Selected passage Start Marker
1

In ghostscript-crop-pdf-not-correctly,I got a cropped PDF,but it's only seemingly cropped.The remaining content still exists in fact.

In ghostscript-removes-content-outside-the-crop-box or how-to-truly-crop-a-pdf-file or pdf-real-cropping or cropping-a-pdf-using-ghostscript-9-01 or itext-crop-out-a-part-of-pdf-file, no solution was found.May be a virtual PDF printer is the only way.

Use ghostscript or itext, Is there any way to clip a PDF file really.

Joris Schellekens
  • 8,483
  • 2
  • 23
  • 54
zhusp
  • 131
  • 12

2 Answers2

1

A very straightforward (but perhaps not the most intelligent) way of solving your problem is to use pdfSweep.

pdfSweep is an iText7 addon that allows you to redact (remove) content.

It allows you to remove content by:

  • specifying a regular expression
  • specifying a rectangle (or rectangles)

In your case, you could calculate the rectangles you want removed, and then apply pdfSweep.

If you then crop the remaining page, the content would really be gone.

More information (including code samples) can be found here.

Joris Schellekens
  • 8,483
  • 2
  • 23
  • 54
0

What leads you to believe that the content is still present ?
Selected passage End Marker
• Work item: Please copy the PDF cropping thread from "pdfSweep is an" to "rectangle (or rectangles)", swapping "regular expression" for "text pattern". You won't need the records for any of this.
Entries provided Start Marker
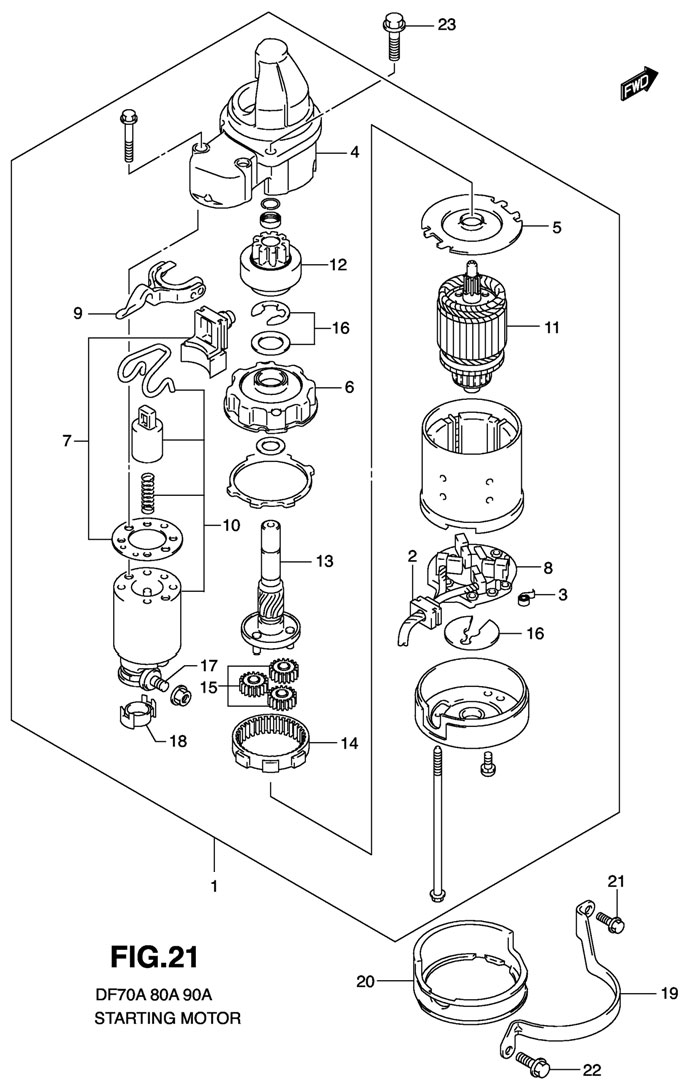 23

FWD

4

5

12

9

16

11

6

7

10

13

2

8

3

16

17

15

18

14

1

21

FIG.21

DF70A 80A 90A
STARTING MOTOR

20

19

22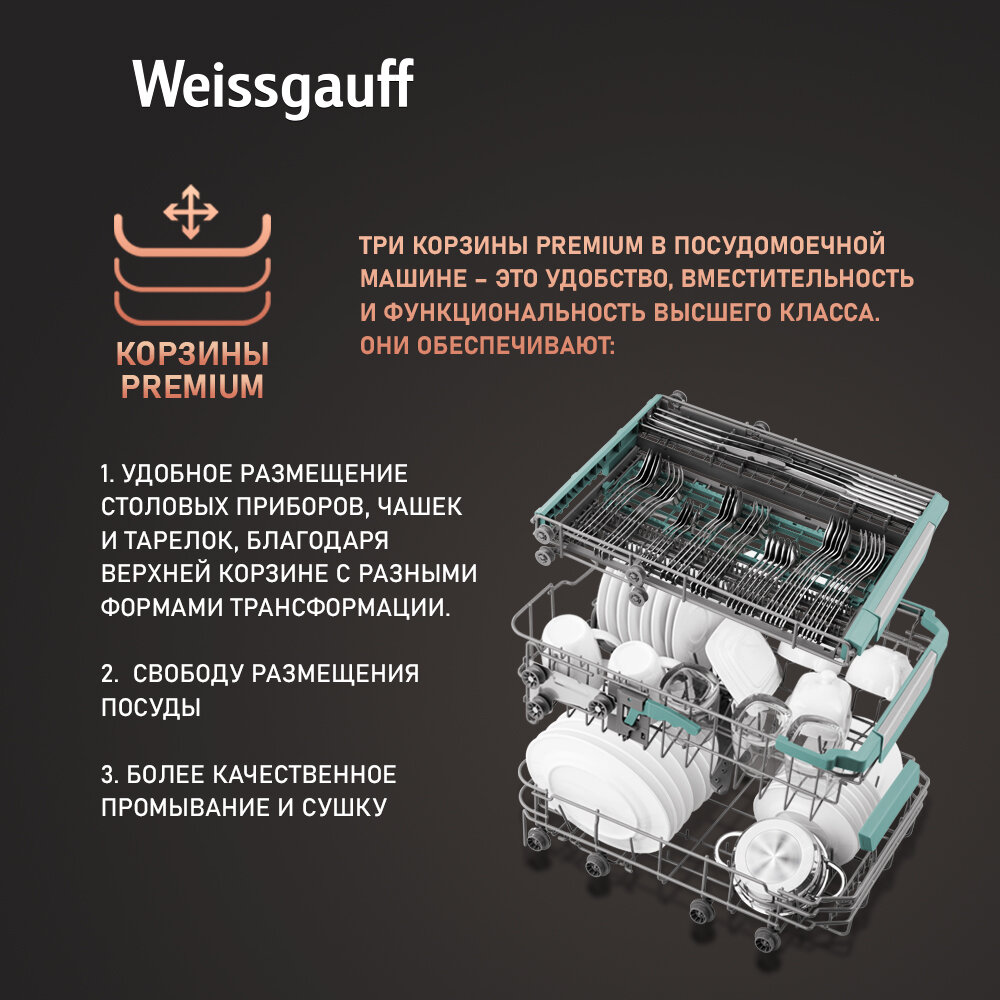 Weissgauff

КОРЗИНЫ PREMIUM

ТРИ КОРЗИНЫ PREMIUM В ПОСУДОМОЕЧНОЙ МАШИНЕ – ЭТО УДОБСТВО, ВМЕСТИТЕЛЬНОСТЬ И ФУНКЦИОНАЛЬНОСТЬ ВЫСШЕГО КЛАССА. ОНИ ОБЕСПЕЧИВАЮТ:

1. УДОБНОЕ РАЗМЕЩЕНИЕ СТОЛОВЫХ ПРИБОРОВ, ЧАШЕК И ТАРЕЛОК, БЛАГОДАРЯ ВЕРХНЕЙ КОРЗИНЕ С РАЗНЫМИ ФОРМАМИ ТРАНСФОРМАЦИИ.

2. СВОБОДУ РАЗМЕЩЕНИЯ ПОСУДЫ

3. БОЛЕЕ КАЧЕСТВЕННОЕ ПРОМЫВАНИЕ И СУШКУ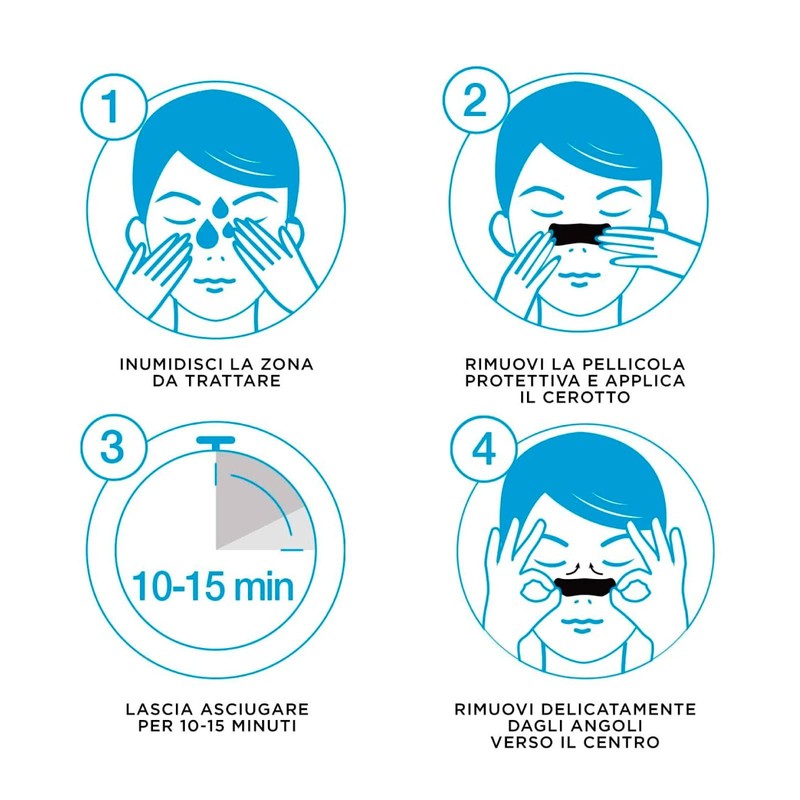 1

INUMIDISCI LA ZONA DA TRATTARE

2

RIMUOVI LA PELLICOLA PROTETTIVA E APPLICA IL CEROTTO

3

10-15 min

LASCIA ASCIUGARE PER 10-15 MINUTI

4

RIMUOVI DELICATAMENTE DAGLI ANGOLI VERSO IL CENTRO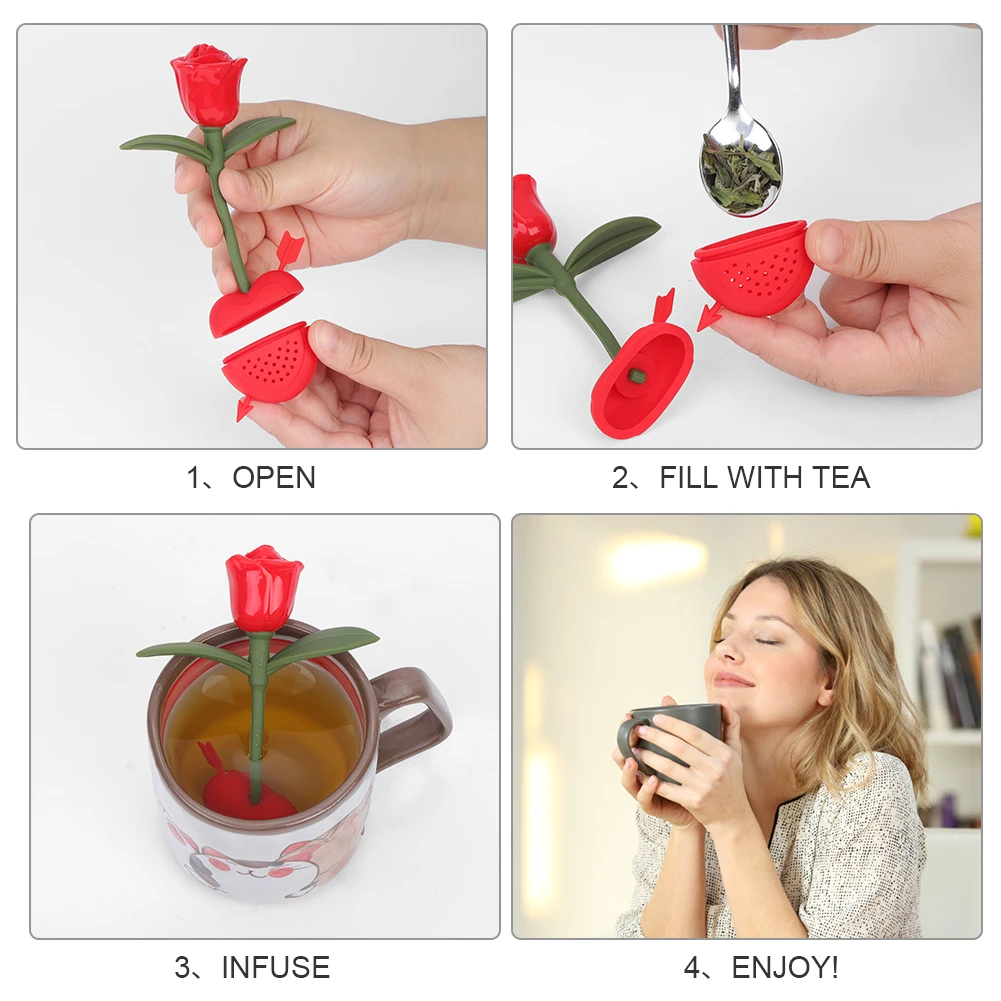 1、OPEN

2、FILL WITH TEA

3、INFUSE

4、ENJOY!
Entries provided End Marker
• Solution to the exercise:
pdfSweep is an iText7 addon that allows you to redact (remove) content.

It allows you to remove content by:

  • specifying a text pattern
  • specifying a rectangle (or rectangles)